Es ist aber so, dass wir gewissermaßen immer im Glashaus sitzen, und dass es einiges an Überwindung von Dissonanz verlangt, um gelegentlich dieses Glashaus zu verlassen. Weil man logischerweise nur so auf selbiges zu schauen in der Lage ist. Wer nicht zu den Bewohnern dieses Glashauses zählt, hat das spezielle Problem freilich nicht. Aber er hat das Problem natürlich mit seinem eigenen Glashaus.

Gewissermaßen sind Glashäuser mit Ideologien, mit tiefsitzenden Glaubenskonstrukten gleichsetzbar. Wenn sich die Träger von Ideologien gegenüberstehen, zeigen sie stets einen Hang zur Verbissenheit und Verbohrtheit, zur unerbittlichen Gegnerschaft gegenüber der „falschen Ideologie“, dem falschen Glauben. Innerhalb des eigenen Glashauses, der eigenen Ideologie wird nicht mit rationaler Logik, sondern mit psychologischen, also viel wirkmächtigeren Methoden gearbeitet, um die Träger des „falschen Glaubens“ zu bekehren, „zur Vernunft zu bringen“.

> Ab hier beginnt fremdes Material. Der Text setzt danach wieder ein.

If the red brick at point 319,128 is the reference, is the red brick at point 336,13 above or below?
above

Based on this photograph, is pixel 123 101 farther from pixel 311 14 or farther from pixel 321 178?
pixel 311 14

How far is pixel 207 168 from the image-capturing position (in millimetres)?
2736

Was bei all dem zu kurz kommt, ist das Verstehen, der Wille zum Verstehen. Es interessiert überhaupt nicht, wie die andere Seite tickt. Man pickt sich lediglich heraus, was diese andere Seite angreifbar macht. Damit verschwendet man freilich ein gerüttelt Maß an konstruktiver Energie. Einzig, um mit destruktivem Aufwand dem Gegner Schaden zuzufügen. Das Nichtverstehen und gleichzeitige Fokussieren auf den Gegner wird zum reinen Selbstzweck im Machtspiel. Wie gesagt: Das Handeln des Gegners wird in der eigenen ideologischen Blase eingeordnet und entsprechend bewertet. Vor allem richtet sich jedes Handeln auf die realen oder vermeintlichen Schwachstellen des Gegners. Genau in dieses Verhaltensmuster lässt sich der aktuelle US-Präsident doch wunderbar einordnen.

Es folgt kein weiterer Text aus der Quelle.